[[ Entries provided open ]]

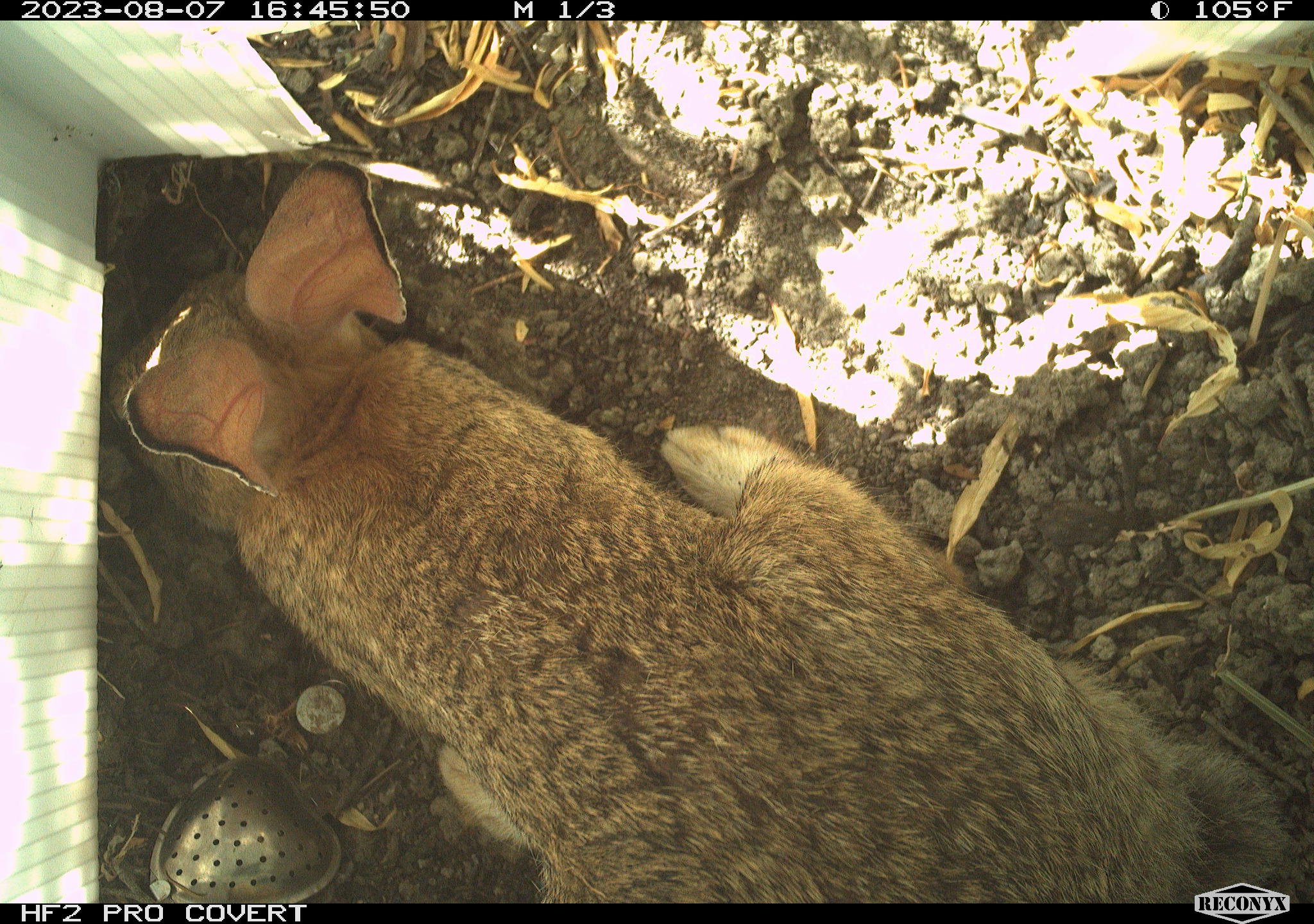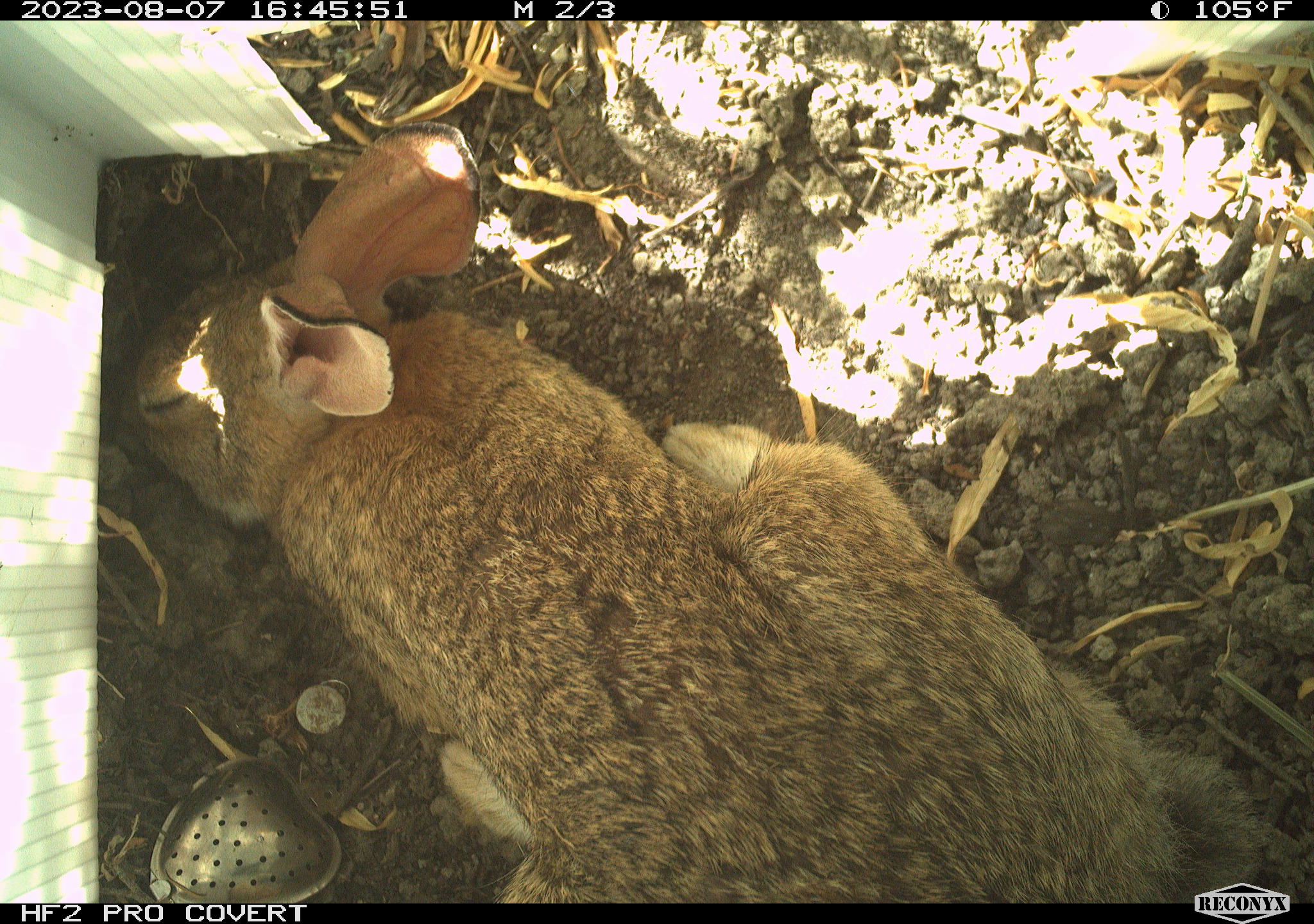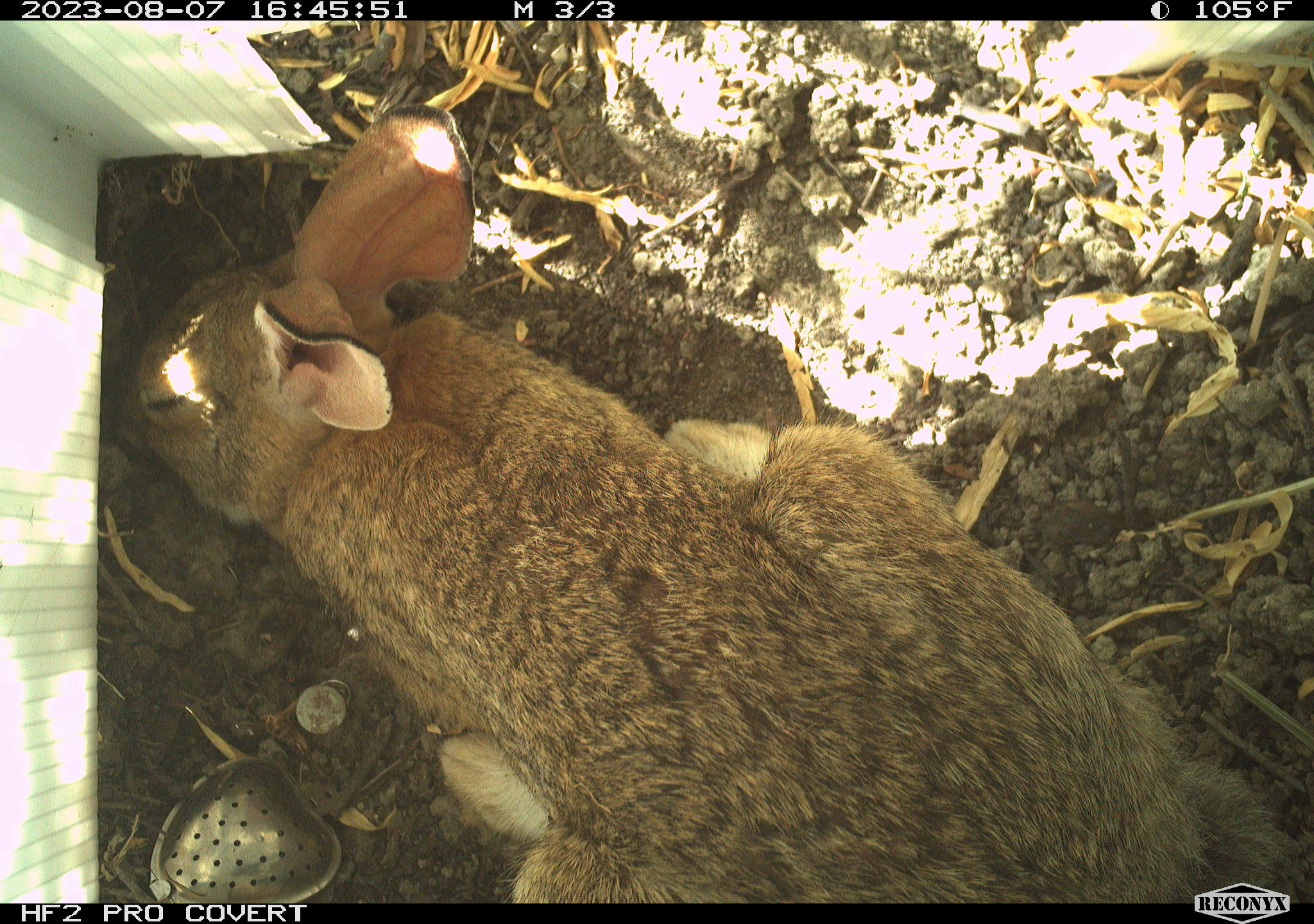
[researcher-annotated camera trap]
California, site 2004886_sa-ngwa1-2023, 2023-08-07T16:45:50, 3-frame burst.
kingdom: Animalia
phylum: Chordata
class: Mammalia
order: Lagomorpha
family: Leporidae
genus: Sylvilagus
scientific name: Sylvilagus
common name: cottontail rabbits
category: sylvilagus species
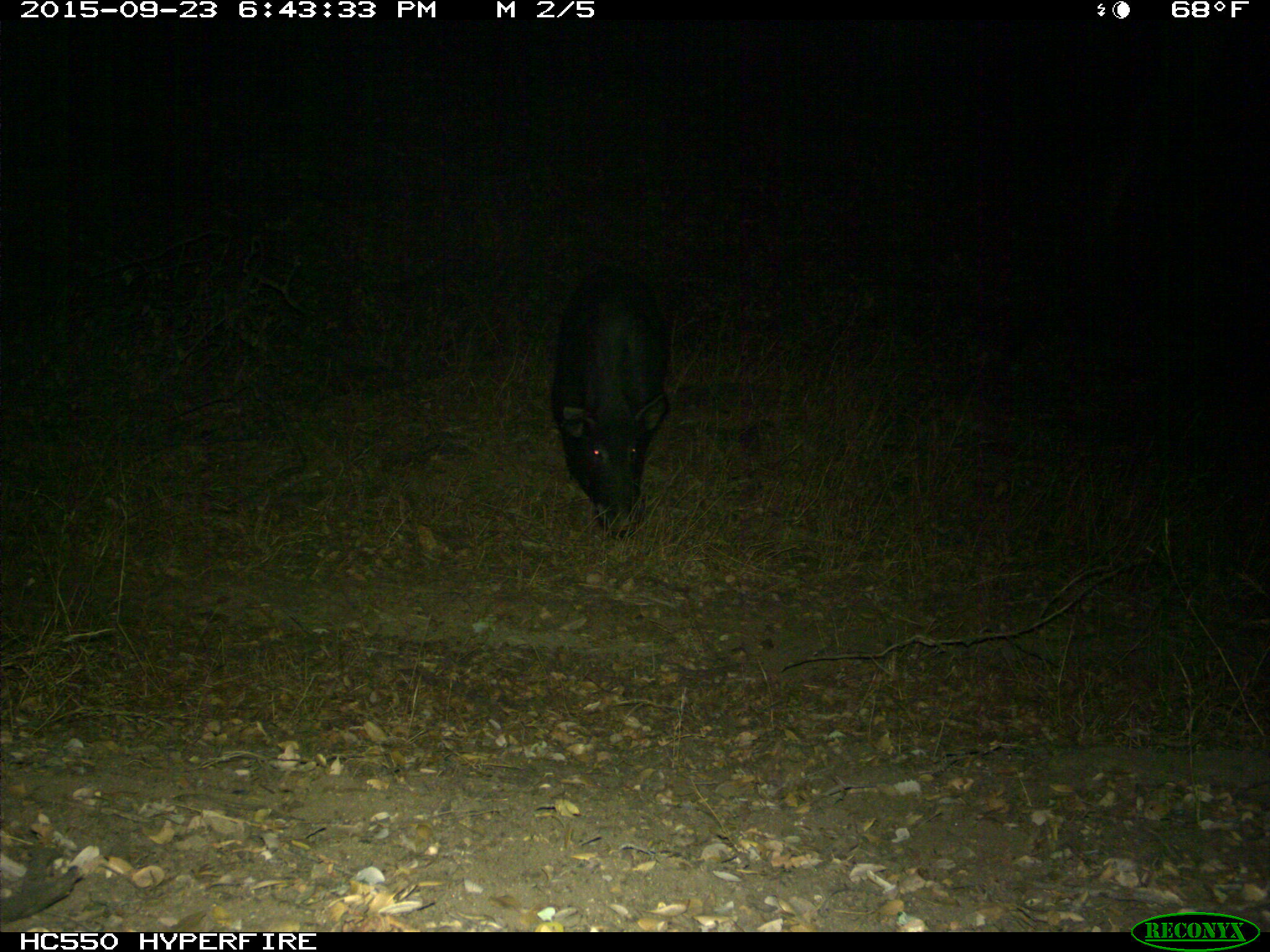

[[ Entries provided closed ]]

Exercise:
Reproduce the records above from their first line to the line bearing "common name: cottontail rabbits", both ends included, leaving every picture out.

Exercise solution:
[researcher-annotated camera trap]
California, site 2004886_sa-ngwa1-2023, 2023-08-07T16:45:50, 3-frame burst.
kingdom: Animalia
phylum: Chordata
class: Mammalia
order: Lagomorpha
family: Leporidae
genus: Sylvilagus
scientific name: Sylvilagus
common name: cottontail rabbits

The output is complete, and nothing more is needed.